**WORK INSTRUCTION**
Update a part of the reading post: begin at "I read comedies" and stop after "short l ist.", writing "public library" wherever "local library" appears.
━━━ TEXT UNDER STUDY ━━━
I feel like a retard after looking at your reading list.. go spot go see jane run. duh...
 
Lately I have been reading Thorne Smith, an American author from the early 1930s, whose is famous for Topper. Cosmo Topper, the main character, is haunted by the ghosts of George and Marion Kirby, a couple of free spirits that love to drink and party in real life or with ectoplasm as a chaser. Three Topper movies were made and then it ended up as a TV series when I was a youngster.

I read comedies to battle the newspaper headlines, I guess you could say.

So I read Topper, Night Life of the Gods, my favorite, and then a murder mystery called Did She Fall, all three by Thorne Smith. Very entertaining with good endings.

I was thinking maybe I should read more American masters next. Hemingway, Faulkner, Miller, Fitzgerald, Ferber, and on and on... Thank God, they are in the local library.
 
anybody

set a goal of number of books to read per year. I strive for 50 knowing that I'lll probaby end u pin the 20-30 range due to time constraints.
 
What are the books you've read and which ones are the best this year. I'll start but it's a short l ist.

The autobiograhpy of Benjamin Franklin
Awaken the Giant within
Happy for no Reason
Entering the Castle
Hannibal rising.
━━━ LISTED RECORDS ━━━
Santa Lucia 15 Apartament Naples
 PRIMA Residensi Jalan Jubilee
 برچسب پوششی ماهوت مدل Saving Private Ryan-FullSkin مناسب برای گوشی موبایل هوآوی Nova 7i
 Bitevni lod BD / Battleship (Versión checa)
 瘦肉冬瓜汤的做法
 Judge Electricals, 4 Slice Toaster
━━━
**COMPLETED TASK**
I read comedies to battle the newspaper headlines, I guess you could say.

So I read Topper, Night Life of the Gods, my favorite, and then a murder mystery called Did She Fall, all three by Thorne Smith. Very entertaining with good endings.

I was thinking maybe I should read more American masters next. Hemingway, Faulkner, Miller, Fitzgerald, Ferber, and on and on... Thank God, they are in the public library.
 
anybody

set a goal of number of books to read per year. I strive for 50 knowing that I'lll probaby end u pin the 20-30 range due to time constraints.
 
What are the books you've read and which ones are the best this year. I'll start but it's a short l ist.